* [The problem]: When you reproduce the data, keep every word exactly as it stands and leave the pictures out.

━━━ Dataset records ━━━

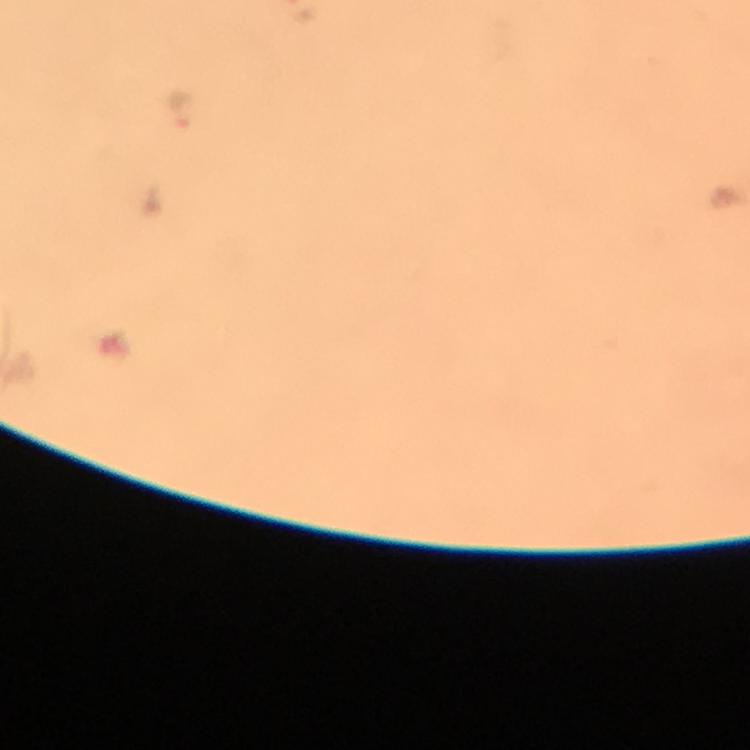
Approximate centers as (x, y) in pixels. Plasmodium parasite locations: (177, 110). 100x magnification. Immersion oil applied. Cropped region of a single field of view. Photographed through the microscope with a smartphone camera. From a malaria diagnostic workup. Giemsa-stained preparation. Thick blood smear. Image is 750×750 pixels.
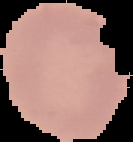

Segmented cell region on a black background. Result: no malaria parasites detected. Image is 133×142 pixels. From a thin blood smear.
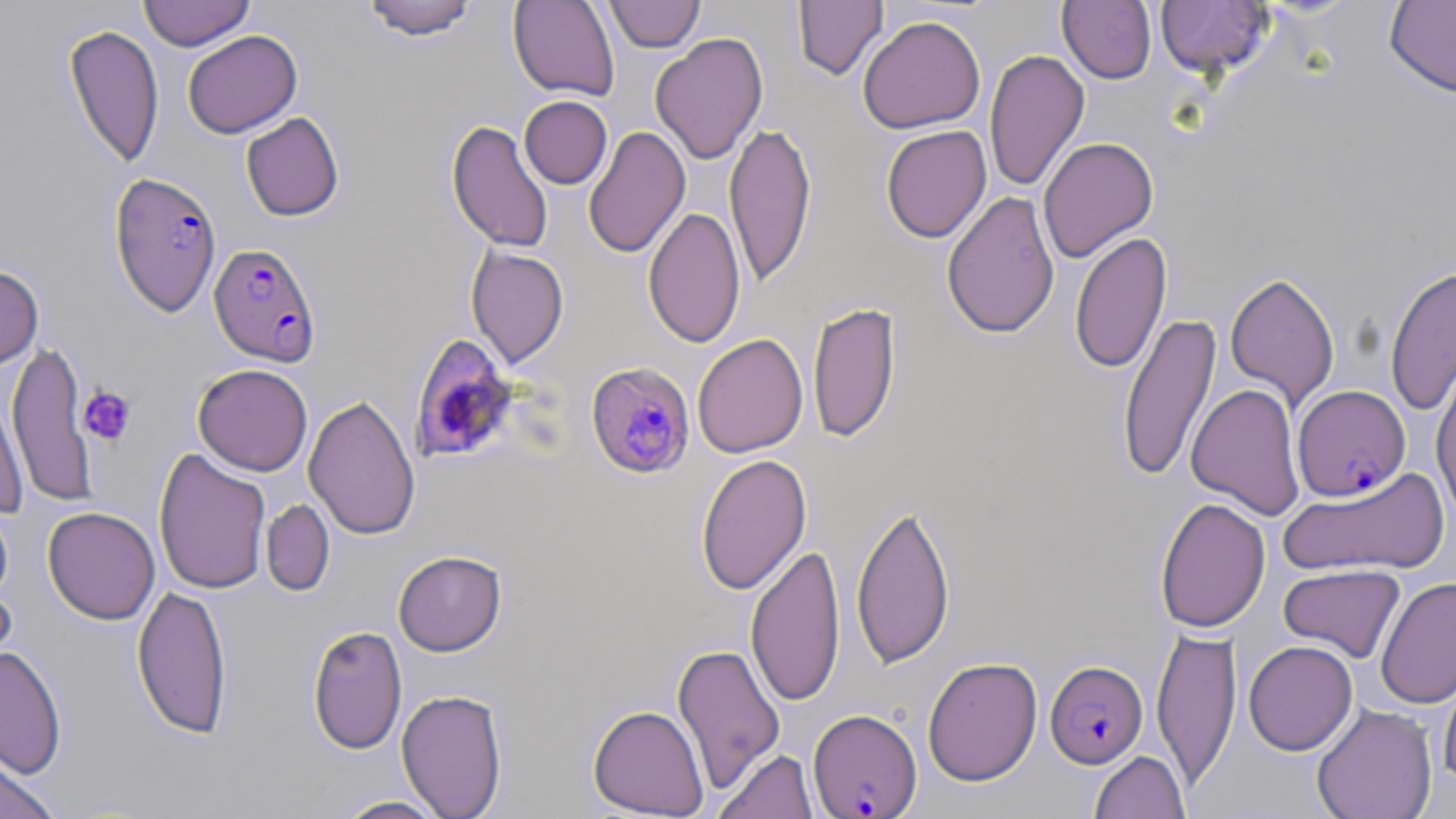
Summary:
  - Coordinate format: approximate bounding boxes as (x1, y1, x2, y2) in pixels
  - Platelet locations: (78, 385, 136, 445)
  - Uninfected red blood cell locations: (138, 0, 255, 51), (361, 0, 480, 41), (508, 0, 620, 101), (793, 0, 889, 82), (1058, 0, 1157, 84), (1155, 0, 1274, 79), (604, 1, 706, 52), (1384, 1, 1456, 99), (857, 15, 986, 134), (63, 24, 164, 169), (182, 30, 302, 139), (650, 32, 768, 165), (984, 48, 1090, 194), (519, 95, 612, 189), (241, 112, 344, 221), (447, 120, 554, 253), (724, 120, 816, 288), (880, 125, 992, 243), (583, 126, 690, 260), (1038, 137, 1159, 263), (942, 191, 1060, 339), (643, 205, 747, 349), (1070, 231, 1171, 374), (466, 245, 569, 368), (0, 264, 44, 369), (1385, 265, 1456, 416), (1225, 271, 1340, 409), (807, 300, 901, 443), (1117, 311, 1221, 482), (692, 333, 808, 458), (6, 339, 96, 509), (193, 364, 313, 476), (1431, 367, 1456, 523), (1187, 383, 1305, 520), (1, 385, 30, 518), (303, 393, 420, 540), (153, 447, 271, 595), (696, 452, 812, 596), (1279, 467, 1449, 578), (1154, 497, 1270, 633), (0, 498, 14, 607), (261, 499, 335, 597), (851, 501, 955, 670), (42, 506, 160, 625), (746, 541, 845, 708), (393, 550, 507, 656), (1277, 564, 1405, 663), (1376, 577, 1456, 709), (0, 581, 18, 684), (132, 584, 232, 740), (307, 625, 407, 754), (1151, 625, 1242, 790), (1243, 640, 1358, 755), (672, 641, 786, 794), (0, 645, 67, 779), (922, 657, 1042, 786), (1438, 662, 1456, 789), (396, 688, 508, 819), (1312, 703, 1437, 819), (588, 704, 709, 817), (713, 747, 819, 819), (1089, 750, 1190, 818), (0, 751, 62, 819), (330, 795, 451, 818)
  - Plasmodium falciparum-infected red blood cell locations: (109, 171, 223, 317), (209, 242, 322, 367), (410, 332, 519, 465), (586, 362, 696, 479), (1292, 384, 1410, 501), (1045, 660, 1148, 768), (807, 708, 922, 818)
  - Slide-level diagnosis: Plasmodium falciparum
  - Magnification: 1000x
  - Field of view: single
  - Preparation: thin blood film
  - Image size: 1456×819 pixels
  - Modality: light microscopy
  - Stain: May-Grünwald-Giemsa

━━━

* [Answer for this exercise]:
Approximate centers as (x, y) in pixels. Plasmodium parasite locations: (177, 110). 100x magnification. Immersion oil applied. Cropped region of a single field of view. Photographed through the microscope with a smartphone camera. From a malaria diagnostic workup. Giemsa-stained preparation. Thick blood smear. Image is 750×750 pixels.

Segmented cell region on a black background. Result: no malaria parasites detected. Image is 133×142 pixels. From a thin blood smear.
Summary:
  - Coordinate format: approximate bounding boxes as (x1, y1, x2, y2) in pixels
  - Platelet locations: (78, 385, 136, 445)
  - Uninfected red blood cell locations: (138, 0, 255, 51), (361, 0, 480, 41), (508, 0, 620, 101), (793, 0, 889, 82), (1058, 0, 1157, 84), (1155, 0, 1274, 79), (604, 1, 706, 52), (1384, 1, 1456, 99), (857, 15, 986, 134), (63, 24, 164, 169), (182, 30, 302, 139), (650, 32, 768, 165), (984, 48, 1090, 194), (519, 95, 612, 189), (241, 112, 344, 221), (447, 120, 554, 253), (724, 120, 816, 288), (880, 125, 992, 243), (583, 126, 690, 260), (1038, 137, 1159, 263), (942, 191, 1060, 339), (643, 205, 747, 349), (1070, 231, 1171, 374), (466, 245, 569, 368), (0, 264, 44, 369), (1385, 265, 1456, 416), (1225, 271, 1340, 409), (807, 300, 901, 443), (1117, 311, 1221, 482), (692, 333, 808, 458), (6, 339, 96, 509), (193, 364, 313, 476), (1431, 367, 1456, 523), (1187, 383, 1305, 520), (1, 385, 30, 518), (303, 393, 420, 540), (153, 447, 271, 595), (696, 452, 812, 596), (1279, 467, 1449, 578), (1154, 497, 1270, 633), (0, 498, 14, 607), (261, 499, 335, 597), (851, 501, 955, 670), (42, 506, 160, 625), (746, 541, 845, 708), (393, 550, 507, 656), (1277, 564, 1405, 663), (1376, 577, 1456, 709), (0, 581, 18, 684), (132, 584, 232, 740), (307, 625, 407, 754), (1151, 625, 1242, 790), (1243, 640, 1358, 755), (672, 641, 786, 794), (0, 645, 67, 779), (922, 657, 1042, 786), (1438, 662, 1456, 789), (396, 688, 508, 819), (1312, 703, 1437, 819), (588, 704, 709, 817), (713, 747, 819, 819), (1089, 750, 1190, 818), (0, 751, 62, 819), (330, 795, 451, 818)
  - Plasmodium falciparum-infected red blood cell locations: (109, 171, 223, 317), (209, 242, 322, 367), (410, 332, 519, 465), (586, 362, 696, 479), (1292, 384, 1410, 501), (1045, 660, 1148, 768), (807, 708, 922, 818)
  - Slide-level diagnosis: Plasmodium falciparum
  - Magnification: 1000x
  - Field of view: single
  - Preparation: thin blood film
  - Image size: 1456×819 pixels
  - Modality: light microscopy
  - Stain: May-Grünwald-Giemsa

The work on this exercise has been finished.